Hati-hati dengan Syi’ah
Orang-orang syi’ah menjadikan bulan
Muharram sebagai hari-hari berkabung. Pada setiap tanggal 10 Muharram,
orang-orang syi’ah di Iran mengadakan pawai akbar untuk memperingati
hari terbunuhnya cucu Rasulullah , Husein bin Ali di padang Karbala.
Acara rutin mereka tersebut dimulai
sejak tanggal 1 sampai tanggal 10 Muharram. Pada tanggal 1 Muharram
sampai tanggal 9 Muharram mereka mengadakan pawai besar-besaran di
jalan-jalan menuju Al-Huseiniyah. Al-Huseiniyah adalah tempat ibadah
syi’ah, akan tetapi biasanya Al-Huseiniyyah digunakan untuk makam Imam,
bukan untuk melaksanakan shalat. Sedangkan shalat dilakukan di luar
bangunan. Penamaan ini diambil dari nama Husein bin Ali.
Peserta pawai hanya mengenakan celana
atau sarung saja sedangkan badannya terbuka. Selama pawai, mereka
memukul-mukul dada dan punggungnya dengan rantai besi sehingga
meninggalkan bekas (luka memar) yang mencolok.
Kemudian, pada acara puncak, mereka
mengenakan kain berwarna putih dan ikat kepala berwarna putih pula.
Setelah itu, mereka menghantamkan pedang, pisau, atau benda tajam
lainnya ke kepala dan dahi mereka sehingga darah pun bercucuran.
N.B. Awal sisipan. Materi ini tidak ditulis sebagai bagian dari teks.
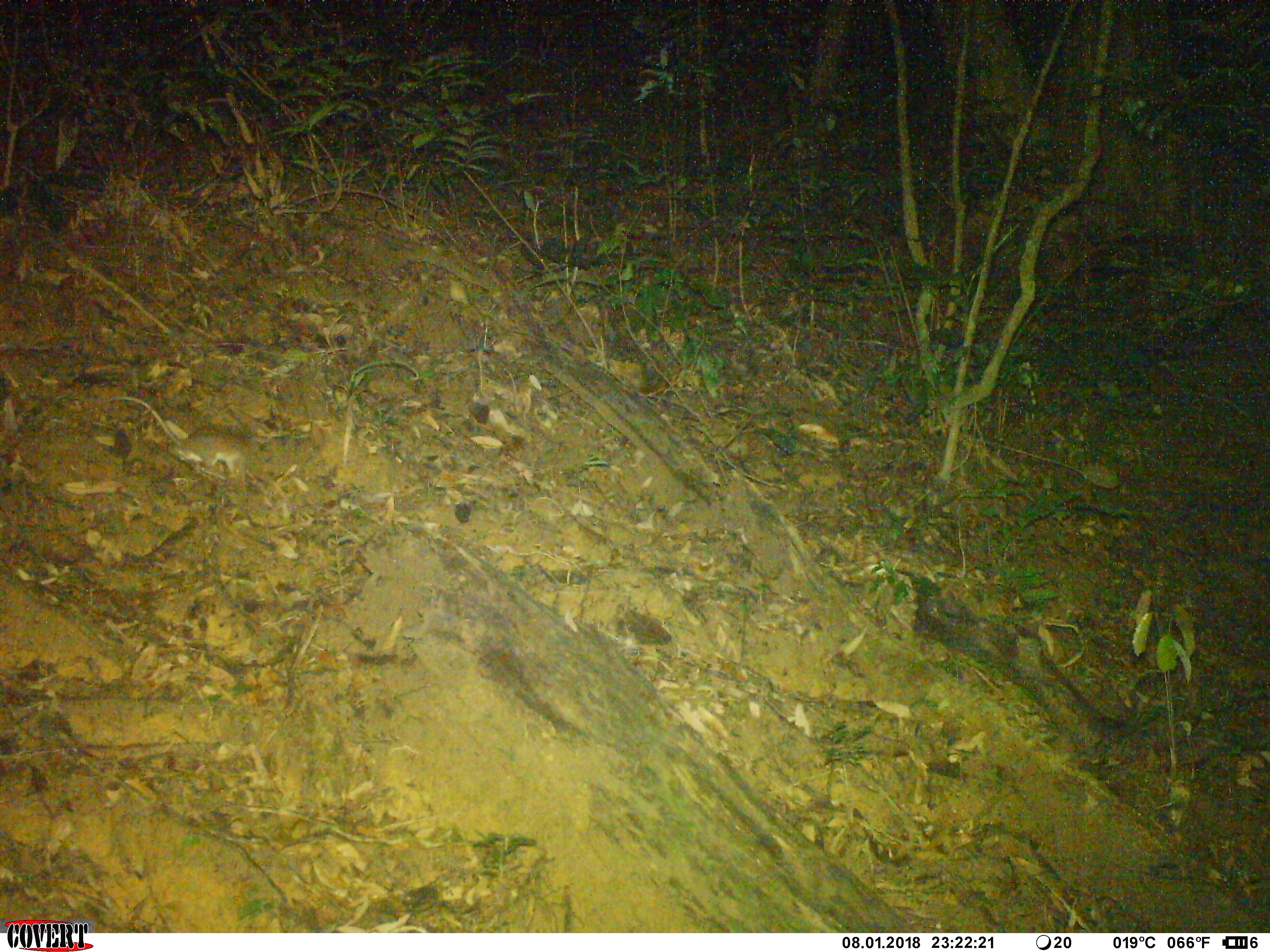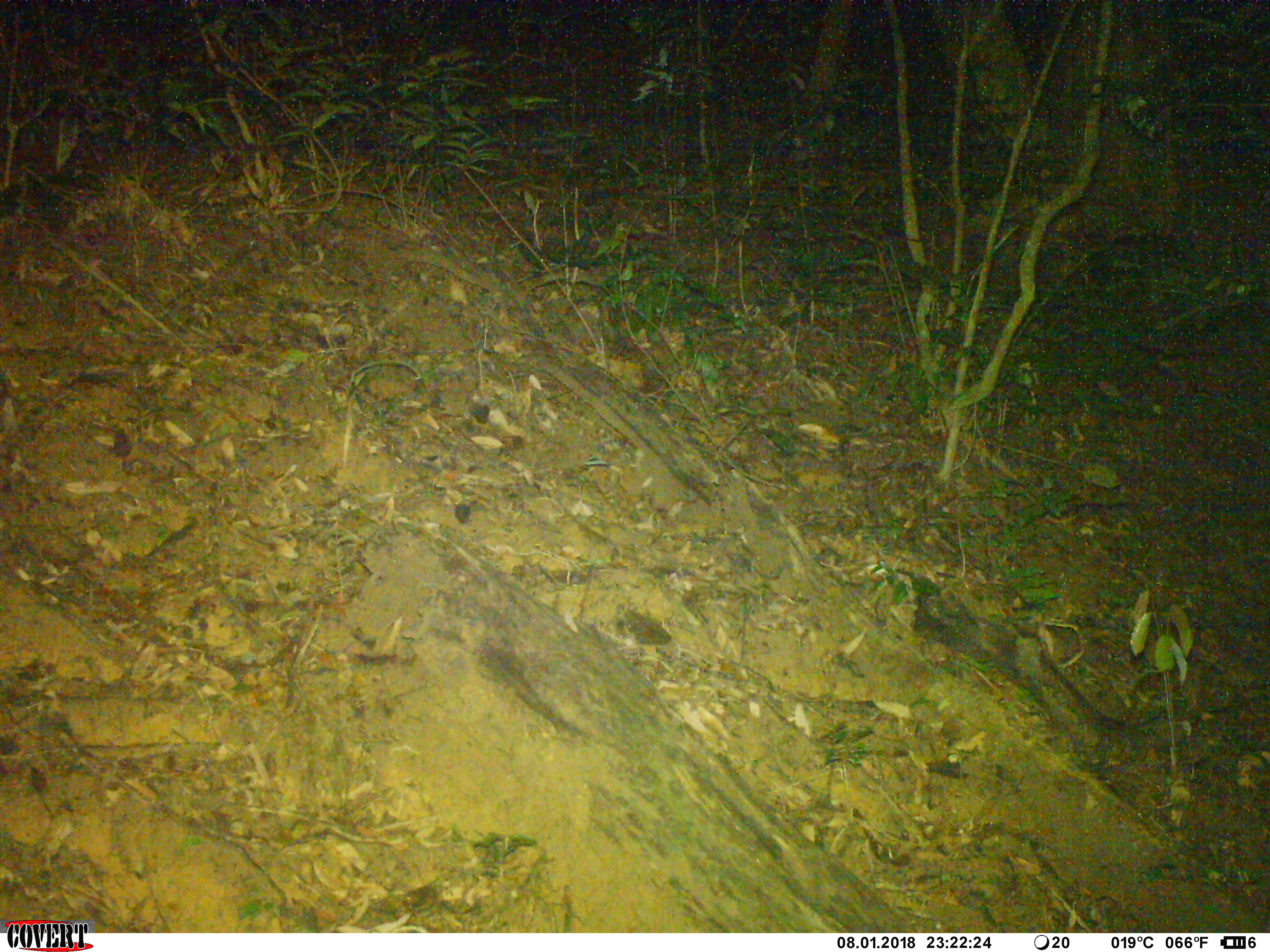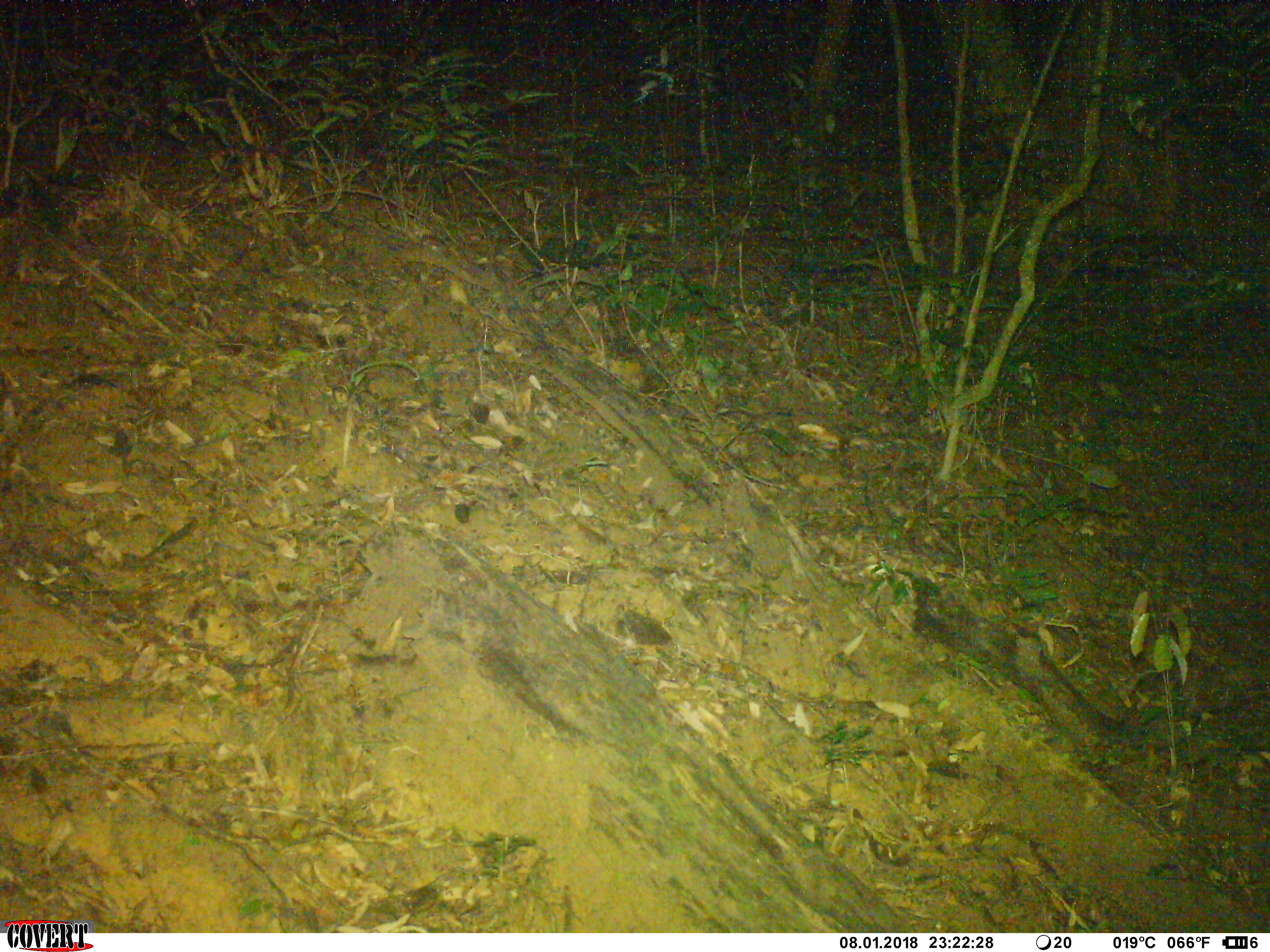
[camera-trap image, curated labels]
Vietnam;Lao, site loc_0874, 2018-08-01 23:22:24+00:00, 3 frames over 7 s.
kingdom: Animalia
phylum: Chordata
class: Mammalia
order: Rodentia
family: Muridae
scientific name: Muridae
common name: old-world mice and rats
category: unidentified murid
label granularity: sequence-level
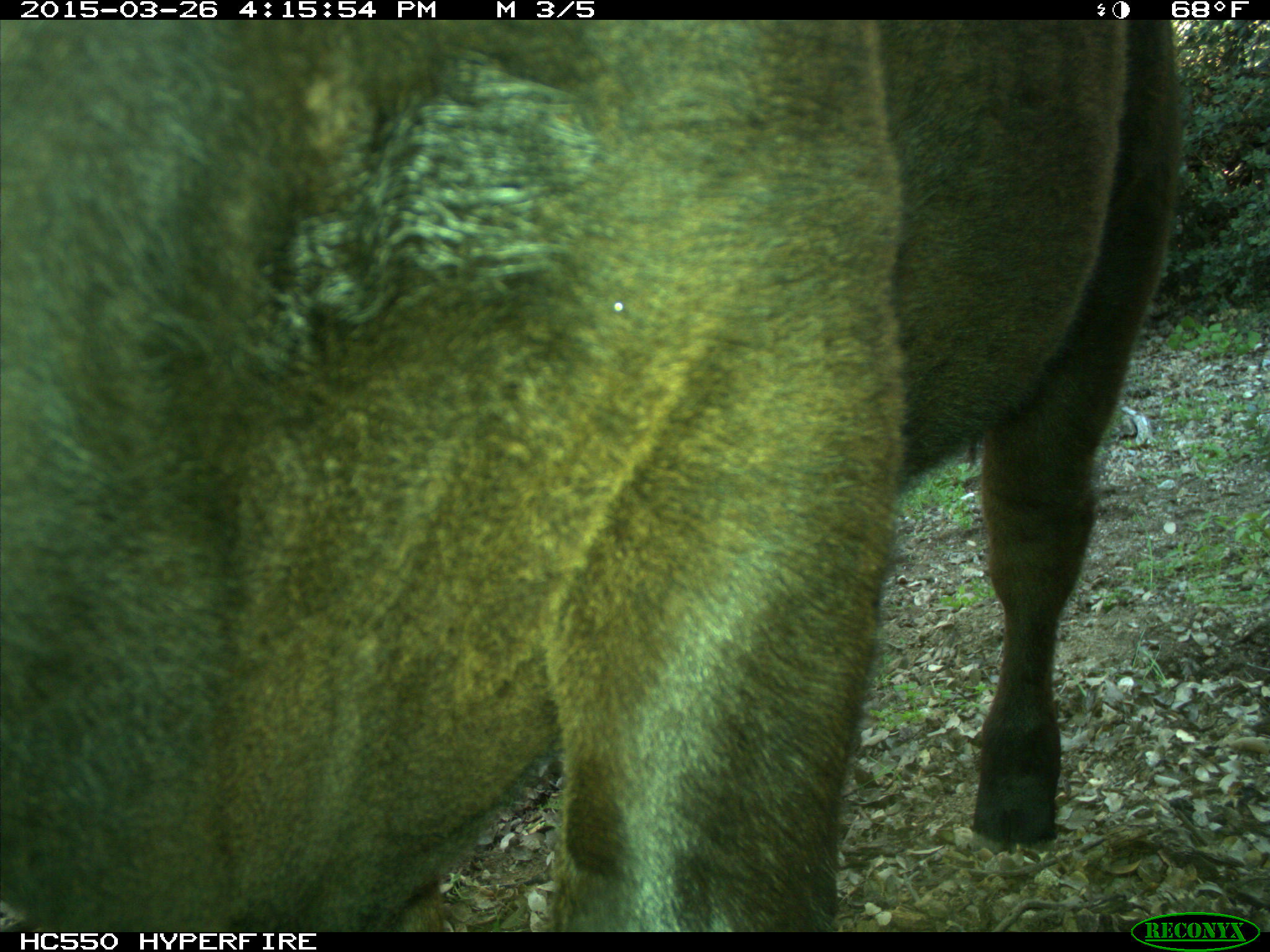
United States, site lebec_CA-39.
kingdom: Animalia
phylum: Chordata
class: Mammalia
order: Artiodactyla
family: Bovidae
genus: Bos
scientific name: Bos taurus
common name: domestic cow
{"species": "Bos taurus (domestic cow)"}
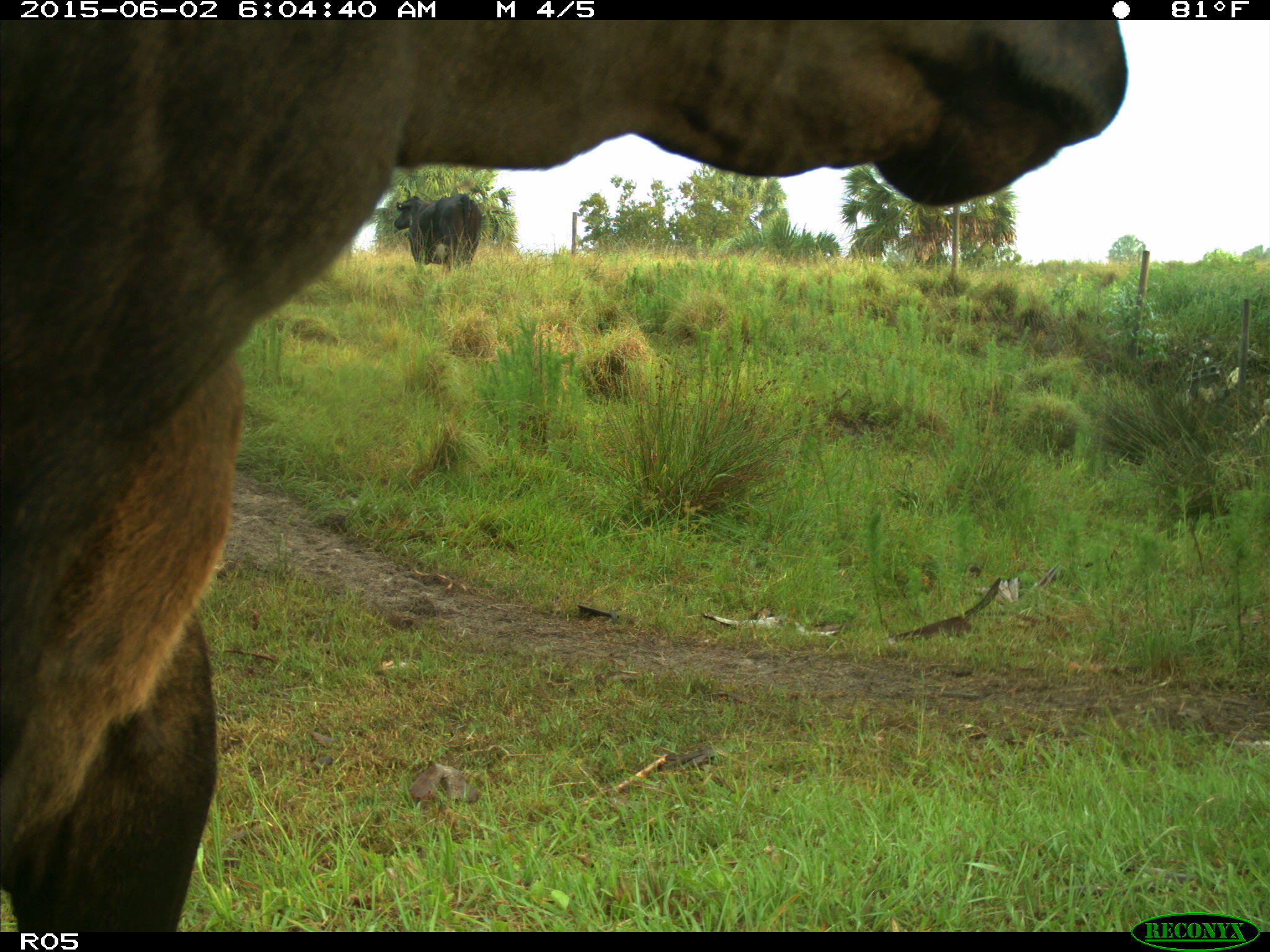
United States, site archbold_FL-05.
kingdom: Animalia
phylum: Chordata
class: Mammalia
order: Artiodactyla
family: Bovidae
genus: Bos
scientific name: Bos taurus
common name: domestic cow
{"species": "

Darah
yang mengalir ke kain putih membuat suasana semakin mencekam, bahkan tak
sedikit di antara mereka yang menangis histeris.
Demikianlah gambaran ringkas tentang
berkabungnya orang-orang syi’ah di Iran pada bulan Muharram. Seperti
yang telah kami sebutkan, tujuan utama mereka adalah untuk mengenang
terbunuhnya Husein bin Ali.
Para pembaca rahimakumullah,
sebagai seorang muslim tentu kita juga sangat bersedih dengan peristiwa
tragis nan menyayat hati yang menimpa cucu Rasulullah itu. Namun, Islam
melarang pemeluknya yang tertimpa musibah untuk berucap atau berbuat
sesuatu yang menunjukkan ketidak-ridhaan kepada keputusan Allah,
seperti, merobek baju, menampar pipi, menjambak rambut, menangis
histeris, apalagi menyayat kepala dan dahi seperti yang dilakukan
sebagian orang-orang syi’ah.
Rasulullah bersabda:
”Bukan dari golongan kami barang siapa yang menampar pipi, merobek baju, atau meratap dengan ratapan jahiliyah.” (HR. Al-Bukhari dan Muslim, dari shahabat Abdullah bin Mas’ud )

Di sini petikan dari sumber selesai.